Press Release No. 003-03
04 January 2003

24 OFW’s BACK FROM THE IVORY COAST

Foreign Affairs Secretary Blas F. Ople announced the arrival last night of 24 Filipinos who were evacuated from strife-torn Ivory Coast in West Africa.  These Filipino evacuees had sought the help of the Department of Foreign Affairs to leave the country to escape an ongoing civil war.

Although Ople had authorized the release of funds early on in the crisis for their repatriation, it took a while to convince them to go along with the Philippine government’s recommendation for them to come home.  Many apparently still had outstanding financial obligations to fulfill before they felt ready to leave.

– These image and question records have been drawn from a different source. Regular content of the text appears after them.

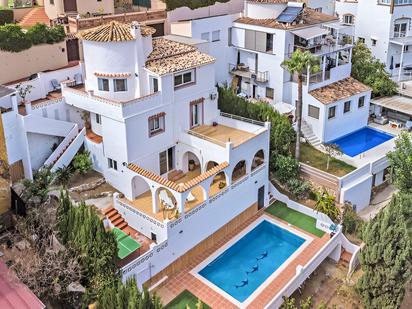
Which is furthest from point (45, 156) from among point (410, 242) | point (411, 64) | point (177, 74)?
point (411, 64)

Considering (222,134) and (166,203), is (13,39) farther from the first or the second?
(166,203)

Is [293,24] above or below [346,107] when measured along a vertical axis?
above

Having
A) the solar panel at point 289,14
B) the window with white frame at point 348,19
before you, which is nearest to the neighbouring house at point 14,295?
the solar panel at point 289,14

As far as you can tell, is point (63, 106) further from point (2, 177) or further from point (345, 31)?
point (345, 31)

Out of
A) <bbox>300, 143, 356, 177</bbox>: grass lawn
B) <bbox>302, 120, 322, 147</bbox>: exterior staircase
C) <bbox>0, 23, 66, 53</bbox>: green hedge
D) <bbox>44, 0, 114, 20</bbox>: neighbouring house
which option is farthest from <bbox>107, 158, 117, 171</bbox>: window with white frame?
<bbox>302, 120, 322, 147</bbox>: exterior staircase

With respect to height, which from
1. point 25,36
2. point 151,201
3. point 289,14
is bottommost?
point 151,201

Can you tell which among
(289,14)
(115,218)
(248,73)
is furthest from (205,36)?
(115,218)

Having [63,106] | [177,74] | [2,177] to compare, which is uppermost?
[177,74]
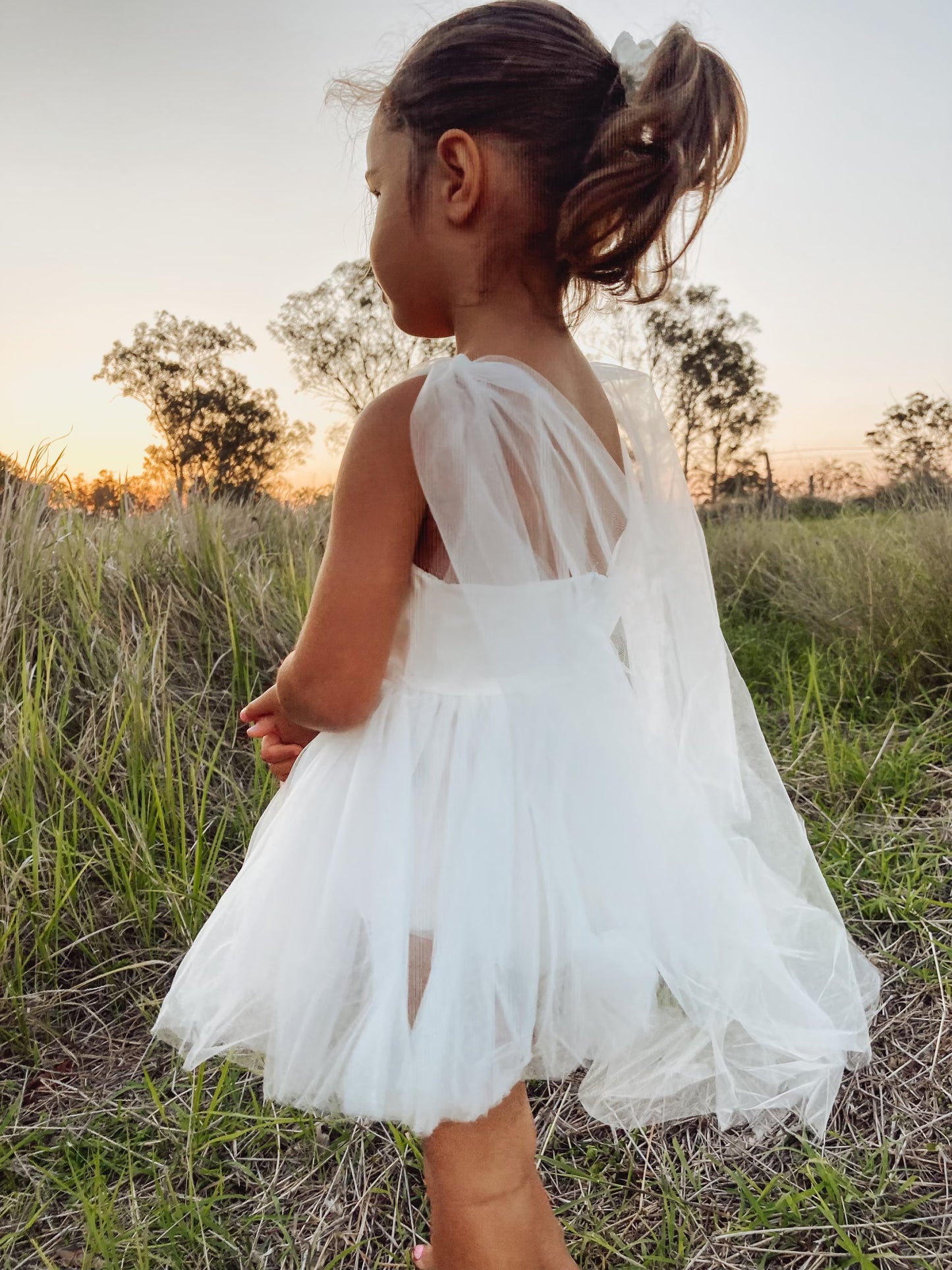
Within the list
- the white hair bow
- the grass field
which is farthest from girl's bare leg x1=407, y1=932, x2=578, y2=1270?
the white hair bow

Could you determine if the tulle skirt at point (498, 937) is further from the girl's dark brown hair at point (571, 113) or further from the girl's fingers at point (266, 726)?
the girl's dark brown hair at point (571, 113)

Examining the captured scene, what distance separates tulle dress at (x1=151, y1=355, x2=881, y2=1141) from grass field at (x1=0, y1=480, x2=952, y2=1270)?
369 mm

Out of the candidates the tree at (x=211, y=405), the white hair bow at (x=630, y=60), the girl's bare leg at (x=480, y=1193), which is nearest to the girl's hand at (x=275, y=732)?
the girl's bare leg at (x=480, y=1193)

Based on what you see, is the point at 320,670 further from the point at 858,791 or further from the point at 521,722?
the point at 858,791

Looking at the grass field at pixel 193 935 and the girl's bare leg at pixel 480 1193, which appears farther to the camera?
the grass field at pixel 193 935

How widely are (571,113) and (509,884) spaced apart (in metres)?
0.78

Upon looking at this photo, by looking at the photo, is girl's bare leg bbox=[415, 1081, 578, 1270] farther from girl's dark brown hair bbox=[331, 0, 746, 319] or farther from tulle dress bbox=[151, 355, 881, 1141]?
girl's dark brown hair bbox=[331, 0, 746, 319]

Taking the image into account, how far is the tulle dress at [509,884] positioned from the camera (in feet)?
2.59

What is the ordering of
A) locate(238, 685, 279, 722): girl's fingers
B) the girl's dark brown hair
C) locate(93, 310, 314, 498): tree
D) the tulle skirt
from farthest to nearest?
locate(93, 310, 314, 498): tree < locate(238, 685, 279, 722): girl's fingers < the girl's dark brown hair < the tulle skirt

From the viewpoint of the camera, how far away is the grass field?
1.21 m

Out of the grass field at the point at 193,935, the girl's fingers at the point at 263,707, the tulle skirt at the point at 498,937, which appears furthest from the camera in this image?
the grass field at the point at 193,935

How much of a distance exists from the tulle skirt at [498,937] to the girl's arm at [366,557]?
7 cm

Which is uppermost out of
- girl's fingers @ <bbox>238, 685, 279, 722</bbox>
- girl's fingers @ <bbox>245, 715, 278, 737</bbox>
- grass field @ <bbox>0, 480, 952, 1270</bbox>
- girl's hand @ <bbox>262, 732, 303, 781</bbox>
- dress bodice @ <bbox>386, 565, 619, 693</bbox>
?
dress bodice @ <bbox>386, 565, 619, 693</bbox>

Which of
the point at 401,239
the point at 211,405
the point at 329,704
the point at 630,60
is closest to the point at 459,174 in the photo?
the point at 401,239
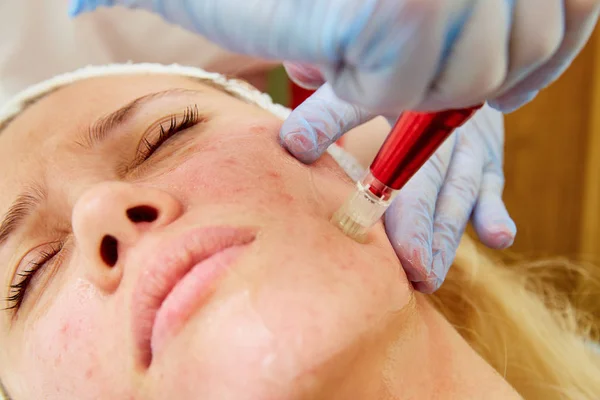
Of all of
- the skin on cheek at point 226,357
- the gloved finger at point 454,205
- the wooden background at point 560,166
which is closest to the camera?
the skin on cheek at point 226,357

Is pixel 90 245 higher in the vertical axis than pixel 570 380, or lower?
higher

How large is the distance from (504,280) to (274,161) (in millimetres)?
749

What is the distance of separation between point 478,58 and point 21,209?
598 mm

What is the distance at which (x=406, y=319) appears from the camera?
1.99 feet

Philippine Ambassador to Nigeria Masaranga R. Umpa (whose Embassy in Abuja covers the Ivory Coast from the Nigerian capital) and his staff promptly went about helping these Filipinos in obtaining their release papers from (mostly) their employers.

The Embassy even dispatched Vice Consul Edward C. Yulo to accompany them home.  They landed at the NAIA at about 11 p.m. Friday, January 3rd after a grueling 20-hour journey from Abidjan, a large coastal city facing the Atlantic Ocean south of the Ivory Coast.

They were welcomed and assisted at the airport by DFA Undersecretary for Migrant Affairs Jose S. Brilliantes, Chief of Staff Susan Ople and DFA officers Ferdinand Victoria, Mauro Fajardo and Protocol officer Manuel Austria.

According to Vice Consul Yulo, the Philippine Embassy is still working on getting some 50 other Filipinos out of the Ivory Coast.  Most of them are in Abidjan. The Philippine Embassy in Nigeria is now working for the immediate repatriation of 5 additional OFW’s in San Pedro, some 8 hours away, aside from the remaining 50 workers in Abidjan.

The Ivory Coast, a former French colony in the West Coast of Africa, appears to be moving towards a full-blown civil war mounted by three separate rebel groups led by disgruntled former soldiers fighting the administration of President Laurent Gbagbo. The fairly new republic has a large French community that is now under the protection of French troops.

The French government has sought the cooperation of the rebel groups in allowing foreigners to leave the areas of conflict. Sometime last October, in the northern city of Bouaké, the rebels agreed to a brief ceasefire with government troops precisely to allow those foreigners who could have been caught in the crossfire to leave the area.